Slide Anchors (Traceability)

  • Motivation for Structs: (Slide 3) "That is a lot of parameters, which also means a lot of arguments we have to pass... lots of places for mistakes to occur."
  • Defining a Struct: (Slide 5) "struct Rect { int x, y, w, h; };// semicolon important here!"
  • Structs are not Objects: (Slide 5) "Structures are not objects. We don't have constructors, we don't have methods..."

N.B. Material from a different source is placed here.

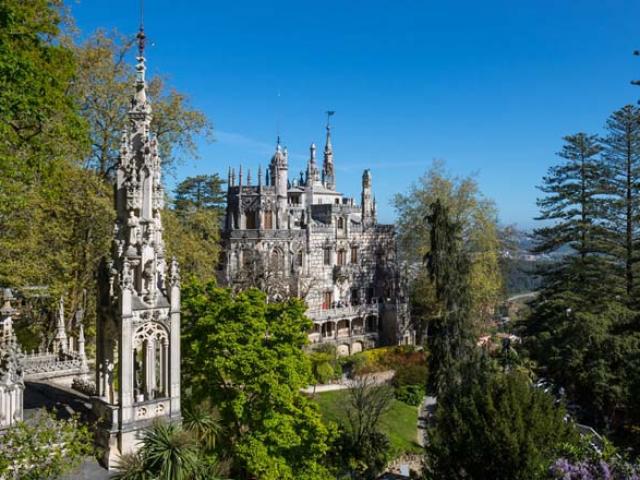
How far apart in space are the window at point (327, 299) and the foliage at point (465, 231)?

  • Dot Operator Usage: (Slide 7) "We use the dot operator when the operand on the left hand side is a structure..."
  • Passing Structs by Value: (Slide 10) "r1 hasn't changed... why?" (Demonstrates copy semantics).
  • Structure Memory Layout: (Slide 11) "Structures fields are contiguous in memory. They are laid out in the order they were declared..."

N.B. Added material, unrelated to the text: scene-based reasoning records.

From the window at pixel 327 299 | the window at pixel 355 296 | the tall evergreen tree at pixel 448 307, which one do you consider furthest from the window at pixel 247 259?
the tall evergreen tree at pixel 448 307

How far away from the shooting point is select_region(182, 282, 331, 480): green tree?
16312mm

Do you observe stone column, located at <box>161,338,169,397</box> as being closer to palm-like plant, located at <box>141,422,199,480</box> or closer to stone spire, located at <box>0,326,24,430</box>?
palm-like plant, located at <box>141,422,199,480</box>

  • Passing Pointers to Structures: (Slide 12) "Copying large structures is inefficient. Passing a pointer is fast."
  • Arrow Operator: (Slide 14) "The dot operator cannot be applied to pointers... there is an operator specifically for member access through a pointer | the arrow operator."
  • ADT Concept: (Slide 18) "The user of an ADT should not need to know the implementation of an ADT..."
  • Linked List Node: (Slide 20) "struct Node { int data; struct Node *next; };"
  • Initialization Function: (Slide 22) "Why return a pointer? One reason is... it is typically more efficient to copy just a pointer..."
  • addToFront Function: (Slide 24) "struct List *addToFront(struct List *l, int val) { ... return l; }"
  • ith Function Limitation: (Slide 25) "Note: ith is O(n) which is very poor | it should be constant."
  • removeItem Function: (Slide 29) "We must be careful to remove the old node from the list as well as freeing it."
  • Freeing Linked List: (Slide 30) "One of the most effective methods to freeing an entire linked is is recursion."
  • Encapsulation Problem: (Slide 33) "The client shouldn't even be able to create List structures directly, or Node structures at all!"
  • Reusability Issue: (Slide 34) "What if we decide to change how our List is implemented? We'd have to change it in every program..."

Manually curated from summaries/structs.txt. Use this page as a study aid and cross-check official slides for grading-critical details.